Necessariamente, ao conjunto de questões que revolveram em torno destes tópicos foram acrescentadas as questões sociográficas necessárias (idade, naturalidade, ocupação). É ainda de salientar que, tratando-se de entrevistas a artistas, acrescentou-se ainda questões em relação ao seu trabalho específico, quer a nível das opções plásticas concretas, quer a nível da participação em eventos ou iniciativas. Houve sempre a necessidade, naturalmente, de contextualizar a entrevista previamente, com a informação que encontrasse acerca do artista, de forma a conseguir uma imagem mais completa, específica e densamente informativa da pessoa, da sua carreira e das suas obras. Diferentes foram os guiões das entrevistas elaboradas aos elementos de associações ou instituições que trabalhassem a área da street art . Neste caso não houve um guião de contornos comuns, sendo cada um especificamente direccionado para as actividades na street art a que os entrevistados estivessem ligados: projectos, iniciativas, perspectivas e discursos subjacentes a essas iniciativas, experiências particulares que destacaram, visões sobre o mundo da street art e o seu papel, sobre a sua relação com os artistas e outras instituições e projectos, entre outros aspectos. A listagem completa dos entrevistados encontra-se no Anexo A.

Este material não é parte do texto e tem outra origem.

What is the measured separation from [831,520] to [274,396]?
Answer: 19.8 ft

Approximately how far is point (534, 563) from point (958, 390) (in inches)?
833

Finalmente, é importante acrescentar que, havendo guiões, os momentos de entrevista foram sempre fluidos, havendo inevitavelmente questões que foram acrescentadas, por se considerar pertinente aprofundar aspectos que surgiram inesperadamente, ou por vontade de clarificar outros. Se por um lado foi constante o sentido de que era necessário obter determinadas informações, sobre aspectos previamente estabelecidos, por outro lado esteve sempre presente a necessidade de não construir momentos de entrevista estanques, deixando que o próprio discurso dos entrevistados sugerisse direcções possíveis não só para a própria entrevista, como para o seu próprio discurso, como ainda para a pesquisa. Há neste processo a necessidade de atingir um certo equilíbrio, que se espera ter sido alcançado.